Came across this situation while solving the remainder of $12^{107} / 37$
Using Fermat's little theorem we get $12^{108} \mod 37 = 1$ which would mean the question is nothing, but the remainder of $(12^{-1} \times 12^{108} ) / 37 \implies 12^{-1} \times 1 / 37$ (Basic remainder theorem)
Is there an easy and fast method to solving this question from this step?
I did manage to solve it but with 4 additional steps, where I basically got the numerator to a 3-digit value applying Fermat's and basic remainder theorem multiple times. But in a competitive time crunch exam situation, I do not think my method is ideal, there must be a way to easily solve $12^{-1} \mod 37$ fast.

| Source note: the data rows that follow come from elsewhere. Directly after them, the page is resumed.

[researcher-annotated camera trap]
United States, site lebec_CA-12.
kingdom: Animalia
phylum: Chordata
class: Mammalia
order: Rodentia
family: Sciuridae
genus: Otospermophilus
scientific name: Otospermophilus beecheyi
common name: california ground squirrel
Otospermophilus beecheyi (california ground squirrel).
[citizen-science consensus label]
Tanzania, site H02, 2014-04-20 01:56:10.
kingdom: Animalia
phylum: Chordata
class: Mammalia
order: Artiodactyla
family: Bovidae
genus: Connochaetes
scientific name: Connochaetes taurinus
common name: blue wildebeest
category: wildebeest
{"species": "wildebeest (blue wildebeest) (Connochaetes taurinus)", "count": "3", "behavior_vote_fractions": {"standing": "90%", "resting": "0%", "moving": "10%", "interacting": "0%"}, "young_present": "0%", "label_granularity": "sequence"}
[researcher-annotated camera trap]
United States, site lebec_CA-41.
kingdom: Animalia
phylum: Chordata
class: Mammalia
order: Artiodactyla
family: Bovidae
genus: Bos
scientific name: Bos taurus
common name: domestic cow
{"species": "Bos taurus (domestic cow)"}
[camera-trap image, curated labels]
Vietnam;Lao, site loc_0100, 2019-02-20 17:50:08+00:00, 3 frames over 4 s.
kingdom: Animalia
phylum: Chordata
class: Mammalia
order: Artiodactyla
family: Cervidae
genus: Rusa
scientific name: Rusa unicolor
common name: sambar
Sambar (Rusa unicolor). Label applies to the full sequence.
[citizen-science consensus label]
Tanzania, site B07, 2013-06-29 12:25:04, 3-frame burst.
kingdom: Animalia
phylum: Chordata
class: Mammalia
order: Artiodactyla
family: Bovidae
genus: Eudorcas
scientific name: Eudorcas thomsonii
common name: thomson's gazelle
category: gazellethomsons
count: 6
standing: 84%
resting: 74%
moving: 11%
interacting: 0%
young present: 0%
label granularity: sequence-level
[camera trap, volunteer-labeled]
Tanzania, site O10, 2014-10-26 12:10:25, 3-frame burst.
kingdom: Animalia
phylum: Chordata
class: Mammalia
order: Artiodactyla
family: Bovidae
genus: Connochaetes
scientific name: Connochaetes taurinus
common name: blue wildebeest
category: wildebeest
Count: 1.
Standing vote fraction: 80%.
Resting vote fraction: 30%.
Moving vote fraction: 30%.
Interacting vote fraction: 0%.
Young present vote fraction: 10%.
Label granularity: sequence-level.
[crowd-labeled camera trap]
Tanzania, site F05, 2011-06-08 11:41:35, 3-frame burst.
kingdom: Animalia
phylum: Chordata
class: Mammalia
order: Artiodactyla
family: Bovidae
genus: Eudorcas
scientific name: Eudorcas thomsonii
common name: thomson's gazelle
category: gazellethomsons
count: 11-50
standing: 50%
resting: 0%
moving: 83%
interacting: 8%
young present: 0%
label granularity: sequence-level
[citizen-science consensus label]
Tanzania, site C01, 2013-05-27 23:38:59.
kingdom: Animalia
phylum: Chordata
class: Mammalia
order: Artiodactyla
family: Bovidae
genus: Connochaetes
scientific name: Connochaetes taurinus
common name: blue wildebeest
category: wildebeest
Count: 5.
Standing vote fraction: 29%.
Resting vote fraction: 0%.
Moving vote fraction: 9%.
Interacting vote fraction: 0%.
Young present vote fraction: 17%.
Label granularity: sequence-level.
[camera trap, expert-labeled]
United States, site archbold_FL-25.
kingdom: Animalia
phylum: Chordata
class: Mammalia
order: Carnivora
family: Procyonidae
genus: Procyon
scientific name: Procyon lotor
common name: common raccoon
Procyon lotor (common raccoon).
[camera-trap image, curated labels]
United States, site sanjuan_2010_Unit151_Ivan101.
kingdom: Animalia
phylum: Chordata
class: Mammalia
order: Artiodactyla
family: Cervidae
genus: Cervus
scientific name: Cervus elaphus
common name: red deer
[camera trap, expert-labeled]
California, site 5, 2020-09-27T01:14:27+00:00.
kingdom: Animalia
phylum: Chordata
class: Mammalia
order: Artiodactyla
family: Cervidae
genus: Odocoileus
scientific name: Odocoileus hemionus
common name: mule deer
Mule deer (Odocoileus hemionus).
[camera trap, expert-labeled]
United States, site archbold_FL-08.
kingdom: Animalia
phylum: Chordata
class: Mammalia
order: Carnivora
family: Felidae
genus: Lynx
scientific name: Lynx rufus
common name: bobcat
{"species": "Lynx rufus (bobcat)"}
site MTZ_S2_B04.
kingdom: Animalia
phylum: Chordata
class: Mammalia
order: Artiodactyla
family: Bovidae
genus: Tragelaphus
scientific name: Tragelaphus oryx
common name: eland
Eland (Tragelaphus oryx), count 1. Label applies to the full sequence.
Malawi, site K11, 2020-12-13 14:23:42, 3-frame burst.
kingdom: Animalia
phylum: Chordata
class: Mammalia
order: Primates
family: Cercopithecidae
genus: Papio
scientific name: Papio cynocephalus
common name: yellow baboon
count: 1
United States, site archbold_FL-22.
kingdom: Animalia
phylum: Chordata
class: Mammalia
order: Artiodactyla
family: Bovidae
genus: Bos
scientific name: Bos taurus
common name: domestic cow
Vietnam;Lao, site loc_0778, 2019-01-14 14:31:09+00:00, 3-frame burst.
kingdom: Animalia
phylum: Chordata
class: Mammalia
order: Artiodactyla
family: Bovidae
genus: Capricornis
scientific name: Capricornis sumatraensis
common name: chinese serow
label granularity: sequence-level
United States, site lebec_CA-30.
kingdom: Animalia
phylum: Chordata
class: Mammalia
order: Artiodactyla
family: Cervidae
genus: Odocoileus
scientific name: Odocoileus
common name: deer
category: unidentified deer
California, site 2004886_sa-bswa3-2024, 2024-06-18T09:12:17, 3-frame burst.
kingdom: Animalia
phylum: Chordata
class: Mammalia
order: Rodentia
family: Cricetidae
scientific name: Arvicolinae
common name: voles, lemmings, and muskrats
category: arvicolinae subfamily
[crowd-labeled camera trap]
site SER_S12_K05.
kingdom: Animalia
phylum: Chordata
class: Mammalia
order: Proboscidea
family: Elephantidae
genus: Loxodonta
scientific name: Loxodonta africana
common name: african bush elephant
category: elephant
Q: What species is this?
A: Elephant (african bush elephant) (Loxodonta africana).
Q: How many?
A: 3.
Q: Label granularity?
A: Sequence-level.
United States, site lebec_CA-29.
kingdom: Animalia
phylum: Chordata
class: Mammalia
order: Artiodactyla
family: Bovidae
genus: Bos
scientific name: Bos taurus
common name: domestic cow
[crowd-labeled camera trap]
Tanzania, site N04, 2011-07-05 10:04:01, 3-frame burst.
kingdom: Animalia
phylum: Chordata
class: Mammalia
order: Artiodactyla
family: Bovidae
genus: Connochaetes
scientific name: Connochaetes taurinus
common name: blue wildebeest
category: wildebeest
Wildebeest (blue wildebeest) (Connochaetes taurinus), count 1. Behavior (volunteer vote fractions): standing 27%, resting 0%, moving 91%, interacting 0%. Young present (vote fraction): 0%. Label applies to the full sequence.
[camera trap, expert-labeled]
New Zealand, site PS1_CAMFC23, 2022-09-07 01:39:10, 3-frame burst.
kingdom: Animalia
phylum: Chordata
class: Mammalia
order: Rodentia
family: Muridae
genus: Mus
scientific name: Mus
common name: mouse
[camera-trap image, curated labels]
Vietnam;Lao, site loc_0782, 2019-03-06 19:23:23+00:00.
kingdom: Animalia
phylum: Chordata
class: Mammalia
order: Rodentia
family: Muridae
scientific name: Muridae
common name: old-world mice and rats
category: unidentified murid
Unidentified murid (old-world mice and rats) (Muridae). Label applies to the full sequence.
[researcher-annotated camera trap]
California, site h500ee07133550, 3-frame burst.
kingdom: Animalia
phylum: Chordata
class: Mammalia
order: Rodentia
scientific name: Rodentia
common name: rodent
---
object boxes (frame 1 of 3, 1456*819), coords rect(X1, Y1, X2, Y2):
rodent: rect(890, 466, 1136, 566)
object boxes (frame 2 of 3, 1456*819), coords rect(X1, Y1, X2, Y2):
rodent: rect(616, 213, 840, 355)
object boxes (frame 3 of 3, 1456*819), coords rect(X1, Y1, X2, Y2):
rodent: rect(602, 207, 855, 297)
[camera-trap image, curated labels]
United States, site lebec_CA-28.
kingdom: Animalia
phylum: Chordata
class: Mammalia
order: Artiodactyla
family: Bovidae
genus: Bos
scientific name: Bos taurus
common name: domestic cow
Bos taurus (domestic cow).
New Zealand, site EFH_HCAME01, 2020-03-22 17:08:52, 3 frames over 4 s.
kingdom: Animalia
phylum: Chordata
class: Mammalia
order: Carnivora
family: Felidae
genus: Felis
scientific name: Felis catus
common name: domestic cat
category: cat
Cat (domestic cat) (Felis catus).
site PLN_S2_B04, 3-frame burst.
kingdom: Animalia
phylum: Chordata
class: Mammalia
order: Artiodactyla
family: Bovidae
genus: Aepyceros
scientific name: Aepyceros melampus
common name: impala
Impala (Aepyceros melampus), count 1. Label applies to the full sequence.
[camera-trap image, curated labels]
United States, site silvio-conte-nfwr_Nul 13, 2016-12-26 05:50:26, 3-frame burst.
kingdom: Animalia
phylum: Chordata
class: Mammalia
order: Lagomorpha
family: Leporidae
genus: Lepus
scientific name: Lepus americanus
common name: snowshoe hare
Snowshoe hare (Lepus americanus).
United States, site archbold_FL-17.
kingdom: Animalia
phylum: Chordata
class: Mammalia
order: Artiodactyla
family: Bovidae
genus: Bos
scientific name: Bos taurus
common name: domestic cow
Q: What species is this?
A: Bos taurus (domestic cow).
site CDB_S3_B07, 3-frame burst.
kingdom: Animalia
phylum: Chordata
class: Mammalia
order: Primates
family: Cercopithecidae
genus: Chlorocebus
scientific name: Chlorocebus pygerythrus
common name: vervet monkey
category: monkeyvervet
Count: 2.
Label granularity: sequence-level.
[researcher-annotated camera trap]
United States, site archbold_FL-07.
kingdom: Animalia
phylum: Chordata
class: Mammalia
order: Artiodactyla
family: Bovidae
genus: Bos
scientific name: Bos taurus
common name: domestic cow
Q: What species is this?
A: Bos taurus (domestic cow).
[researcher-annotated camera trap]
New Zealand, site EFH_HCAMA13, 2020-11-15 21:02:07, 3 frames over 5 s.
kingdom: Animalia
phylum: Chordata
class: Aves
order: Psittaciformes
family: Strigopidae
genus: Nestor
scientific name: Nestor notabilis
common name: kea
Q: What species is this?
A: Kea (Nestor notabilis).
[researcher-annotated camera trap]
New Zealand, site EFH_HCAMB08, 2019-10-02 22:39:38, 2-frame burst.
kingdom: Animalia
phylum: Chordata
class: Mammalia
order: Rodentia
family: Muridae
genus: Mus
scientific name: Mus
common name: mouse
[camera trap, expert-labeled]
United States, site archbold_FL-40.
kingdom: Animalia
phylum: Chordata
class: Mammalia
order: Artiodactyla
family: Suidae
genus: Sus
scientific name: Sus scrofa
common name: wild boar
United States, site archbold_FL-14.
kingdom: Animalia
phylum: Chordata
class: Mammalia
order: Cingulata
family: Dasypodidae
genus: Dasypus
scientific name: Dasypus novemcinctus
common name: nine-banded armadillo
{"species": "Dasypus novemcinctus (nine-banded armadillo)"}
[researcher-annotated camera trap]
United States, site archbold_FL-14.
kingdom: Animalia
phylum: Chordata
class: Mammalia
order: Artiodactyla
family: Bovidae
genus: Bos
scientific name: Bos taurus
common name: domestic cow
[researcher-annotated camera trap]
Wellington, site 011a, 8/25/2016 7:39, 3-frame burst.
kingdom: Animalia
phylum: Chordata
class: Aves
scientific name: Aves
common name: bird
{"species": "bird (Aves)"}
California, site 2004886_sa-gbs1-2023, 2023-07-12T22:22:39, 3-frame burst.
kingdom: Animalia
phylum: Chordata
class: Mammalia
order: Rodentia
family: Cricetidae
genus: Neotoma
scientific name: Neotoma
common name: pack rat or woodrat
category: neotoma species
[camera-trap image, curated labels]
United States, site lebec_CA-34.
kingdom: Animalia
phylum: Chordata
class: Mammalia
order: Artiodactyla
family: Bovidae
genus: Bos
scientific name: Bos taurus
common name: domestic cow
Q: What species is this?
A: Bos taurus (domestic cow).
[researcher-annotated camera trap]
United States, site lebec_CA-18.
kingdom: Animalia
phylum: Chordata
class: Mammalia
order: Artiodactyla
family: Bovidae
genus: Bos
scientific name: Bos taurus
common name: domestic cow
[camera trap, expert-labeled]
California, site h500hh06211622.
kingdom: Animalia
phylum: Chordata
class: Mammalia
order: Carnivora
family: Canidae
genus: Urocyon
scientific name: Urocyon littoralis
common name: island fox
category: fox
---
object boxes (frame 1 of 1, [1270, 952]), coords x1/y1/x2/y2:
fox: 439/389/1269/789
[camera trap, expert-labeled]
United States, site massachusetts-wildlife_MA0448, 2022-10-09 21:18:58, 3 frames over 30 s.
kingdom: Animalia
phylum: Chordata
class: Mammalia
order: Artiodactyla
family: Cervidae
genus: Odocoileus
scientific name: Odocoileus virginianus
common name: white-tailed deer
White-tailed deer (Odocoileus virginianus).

What you want is the answer to $$a\equiv 12^{-1}\pmod{37}$$ or equivalently, on multiplying through by $12$ to $$12a\equiv 12\cdot12^{-1}\equiv1\pmod{37}$$ where $a$ is the inverse of $12$ modulo $37$.
Now by Fermat's Little Theorem we have: $$12^{37-1}=12^{36}\equiv1\pmod{37}$$ On noting $12a\equiv 12^{36}\pmod{37}$ we have, on dividing through by $12$, that
$$a\equiv 12^{35}=(12^{5})^{7}=248832^7\equiv 7^{7}=823543\equiv34\equiv-3\pmod{37}$$ So $a\equiv-3$ is the answer.